| Issue 394: | protocol error: bad pack header | |
| 4 people starred this issue and may be notified of changes. | Back to list |
Affected Version: Gerrit 2.1.1.1
Environment: Ubuntu 8.10 64 bit, 16GB RAM
Date: Around noon, the 18th.
The initial report from the users is this:
Initializing project platform/frameworks/base ...
warning: no common commits
fatal: internal server error
fatal: The remote end hung up unexpectedly
fatal: protocol error: bad pack header
error: Cannot fetch platform/frameworks/base
This is repeatable, several clients get the same output.
On the server, everything looks dandy. To be safe I run a gc:
platform/frameworks/base.git$ git gc
Counting objects: 146059, done.
Compressing objects: 100% (49024/49024), done.
Writing objects: 100% (146059/146059), done.
Total 146059 (delta 83409), reused 145995 (delta 83345)
platform/frameworks/base.git$
Latest commit according to git log --all
Date: Sat Jan 16 16:10:45 2010 +0100
Once git gc has completed, the sync now works as expected!
But this doesn't last long, in the same sync I get the same output for
another internal git means running git gc once more:
$ git gc
Counting objects: 94, done.
Compressing objects: 100% (28/28), done.
Writing objects: 100% (94/94), done.
Total 94 (delta 44), reused 94 (delta 44)
Lasest commit:
Date: Fri Dec 18 18:48:37 2009 +0100
This should mean that a lot of gcs has run weekly and sometimes daily
since then. And still we get a repack!
After very short time a new batch of gits "turn bad". By now patience is
over, so I restart the gerrit service.
But first some stats:
$ ps Tuxa | grep java
gerrit2 1039 76.7 52.1 9066324 8473312 pts/1 Sl Jan15 3194:58
GerritCodeReview -Xmx8g -Djavax.net.ssl.trustStore=/some/files -
Djavax.net.ssl.trustStorePassword=passwd -jar /srv/gerrit2/bin/gerrit.war
daemon -d /srv/gerrit2
-> internal ps shows:
Name Max |Object Count | AvgGet |Hit Ratio |
Age | Disk Mem Cnt| |Disk Mem Agg |
-------------------------+--------------------+----------+--------------+
accounts 90d | 218| | 99%|
accounts_byemail 90d | | | |
diff 90d | | | |
groups 90d | 17| 6.5ms | 0%|
ldap_groups 1d | 216| | 99%|
ldap_usernames 90d | | | |
projects 90d | 321| | 99%|
sshkeys 90d | 166| | 98%|
web_sessions 12h | | | |
JGit Buffer Cache:
open files : 15
loaded : 199.99 mb
mem% : 2%
JVM Heap:
max : 7.37 gb
inuse : 1.88 gb
mem% : 25%
Not sure if this gives anything of value, if I could understand the output
from jstat better I'd show you some figures from that too.
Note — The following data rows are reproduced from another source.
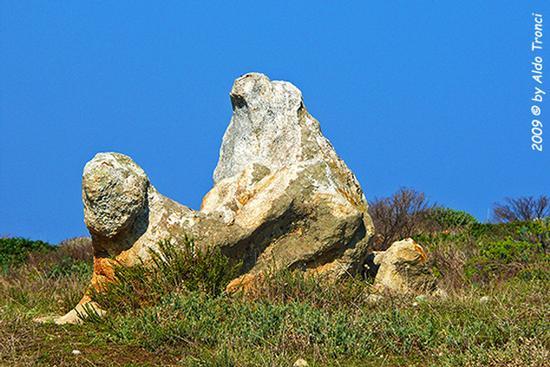 Forme, Volti e Colori dell'Isola di Ercole - Asinara (763 clic)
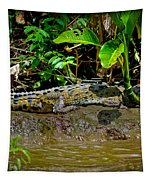 Caiman Cocodilus Tapestry by Gary Keesler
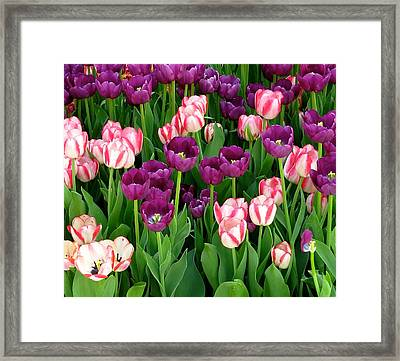 Tulips 3 Framed Print by Michael Anthony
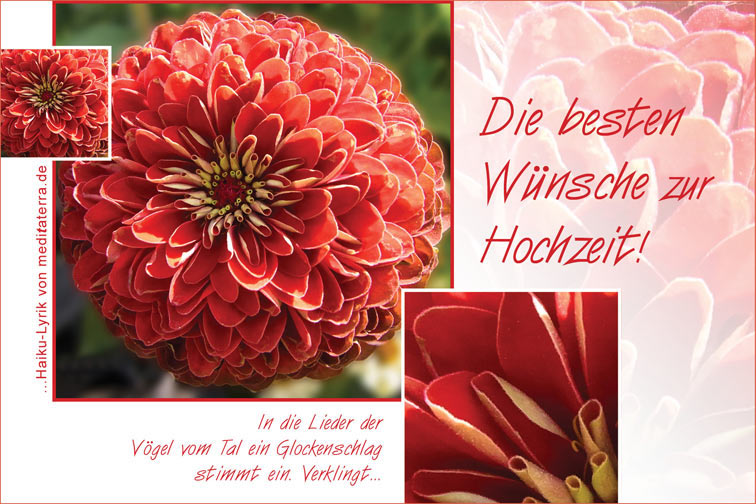 Hochzeitskarte zum Ausdrucken oder per Mail - mit roter Asterblüte und Haiku-Gedicht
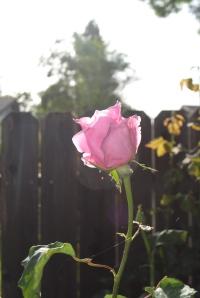 roses pretty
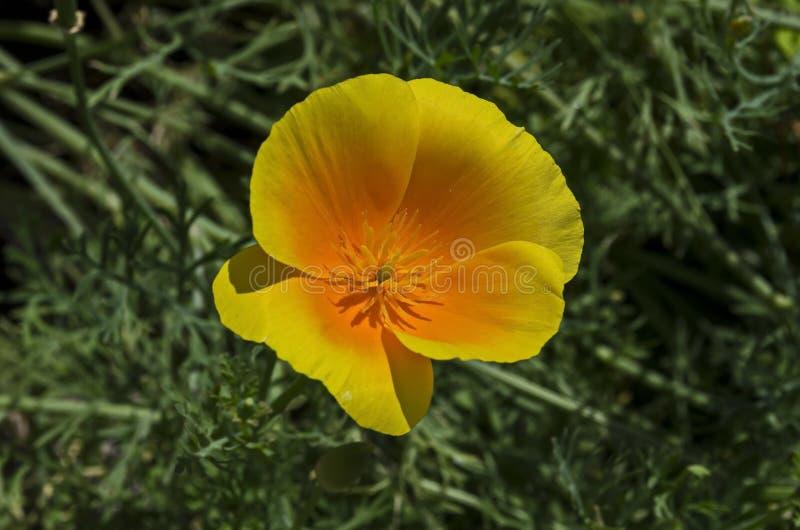 Fleur pavot de Californie ou de californica orange d'Eschscholzia dans la fin de fleur sur le fond vert image stock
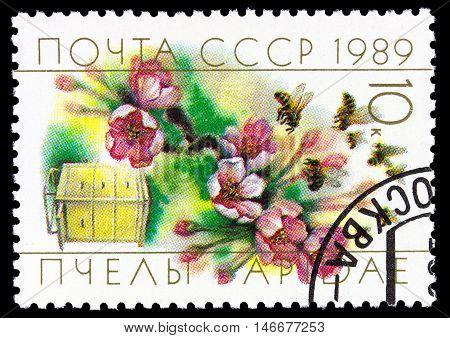 Ussr - Circa 1989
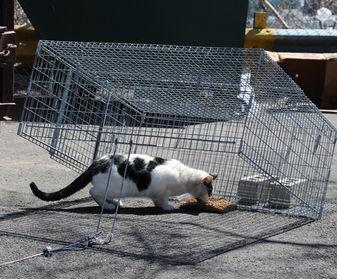 Feral Cat Box Trap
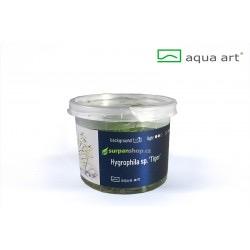 Hygrophila sp. Tiger - in vitro AquaArt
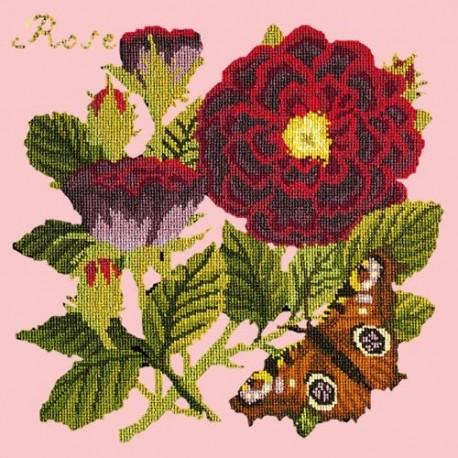 Elizabeth Bradley, Botanical Garden, ROSE - 16x16 pollici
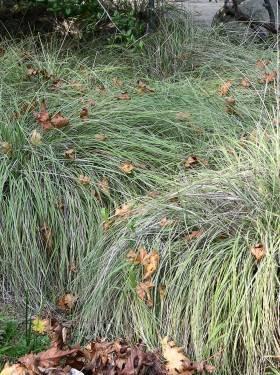 TPF Muhlenbergia rigens - Deergrass (Seed)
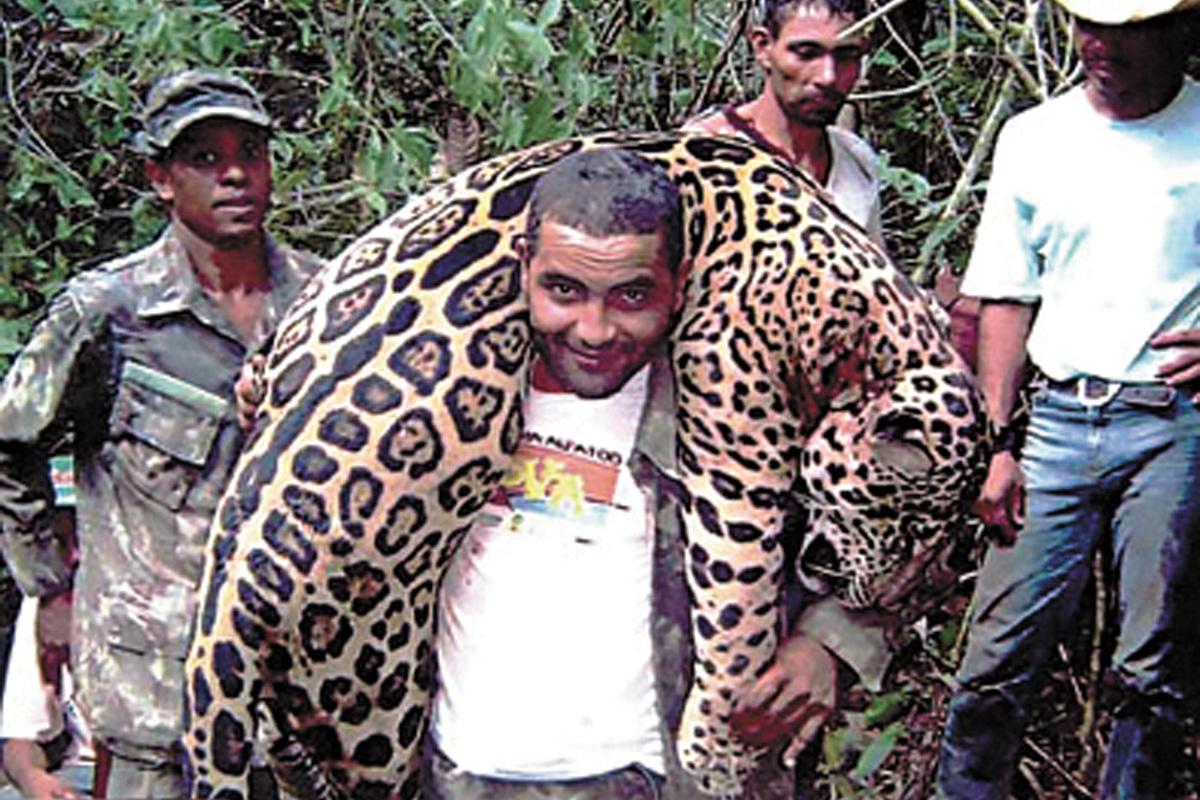 弗雷爾身上扛著美洲虎。網上圖片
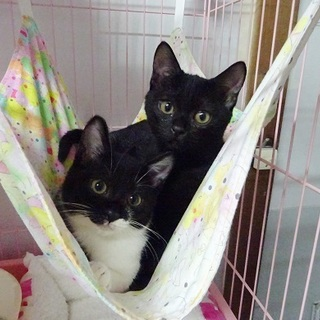 島の姉妹猫を迎えてくださいませんか?
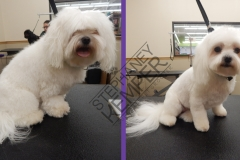 st-louis-cat-groomer-stephaney-kemper-maltese-grooming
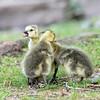DSC_3982 goslings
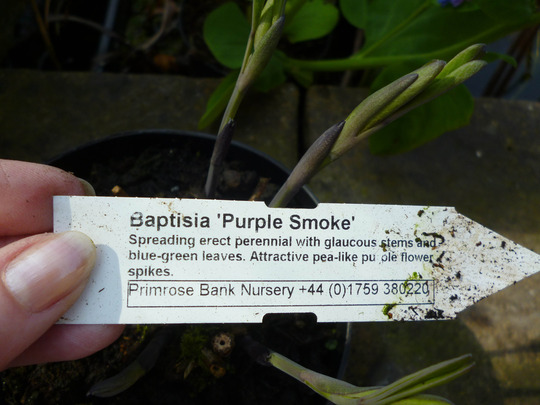 Baptisia australis (purple smoke] (Baptisia australis (purple smoke])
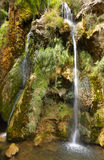 Waterfall with green plants and flowers in Spain Royalty Free Stock Photo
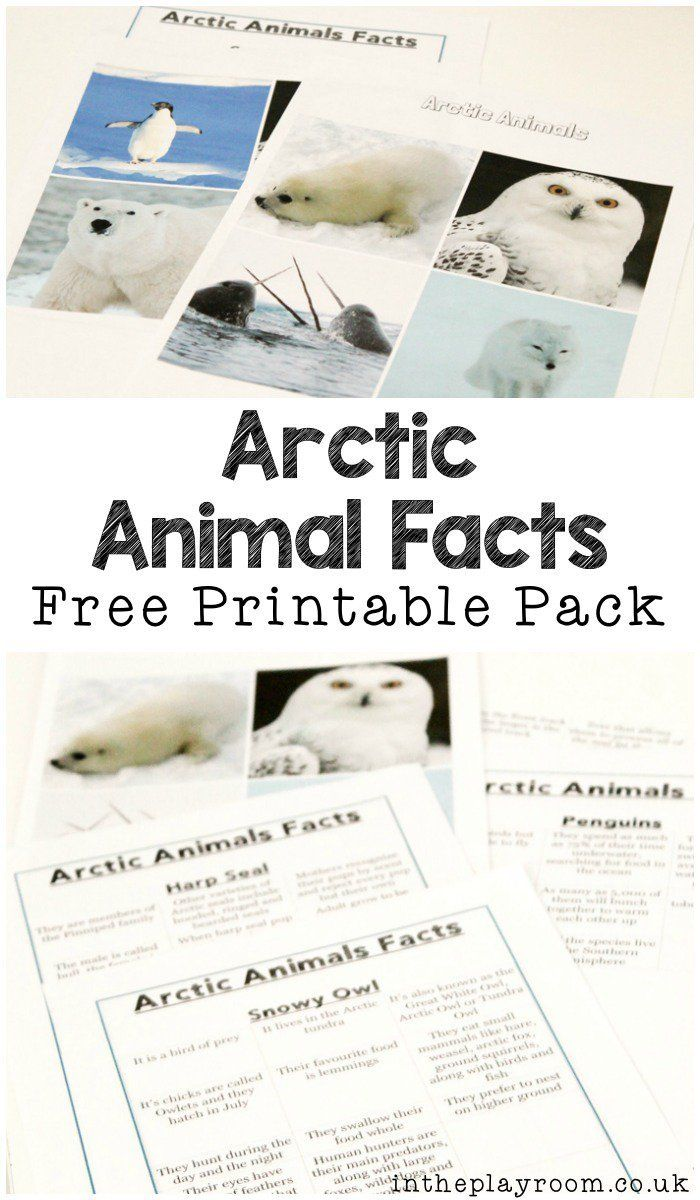 polar animals fact sheets and games to play with them polar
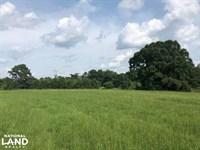 Georgiana Homesite & Pasture Land : Georgiana : Butler County : Alabama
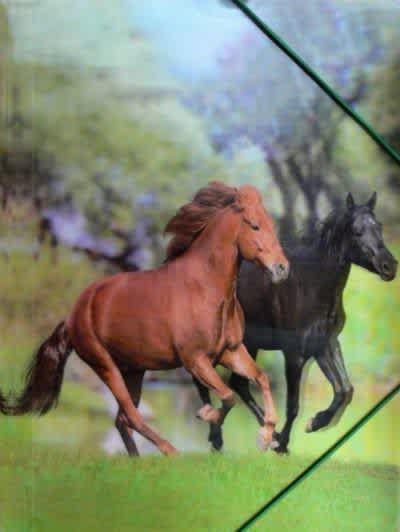 Desky na spisy/výkresy s gumou, motiv koně,3D efekt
As it stands
I'm not sure how to configure it to get any good out of it.
Jan 19, 2010
Project Member
#1
fredrik....@sonyericsson.com
Jan 19, 2010
fredrik.luthander: I have added you as a project contributor, so you can now edit issues, and can set the labels yourself. Since you asked, I'm also tagging this as Priority-Blocker for now.
Labels:
-Priority-Minor Priority-Blocker
Jan 19, 2010
Is there anything in the error_log that matches this time period?
A failure on the server side like this that produces a corrupt
data stream to the client should have also triggered an exception
with a stack trace in the server's error_log. Having that would
help me track down what is wrong here.
I also think your [core] section is perhaps misconfigured for
the Android project set. We're running the following given an
8g heap size for our JVM:
[container]
heapLimit = 8g
[core]
packedGitOpenFiles = 4096
packedGitLimit = 2g
packedGitWindowSize = 16k
Status:
Accepted
Jan 19, 2010
Hi Shawn!
Here's the first of the stacks from my logfile the 18th..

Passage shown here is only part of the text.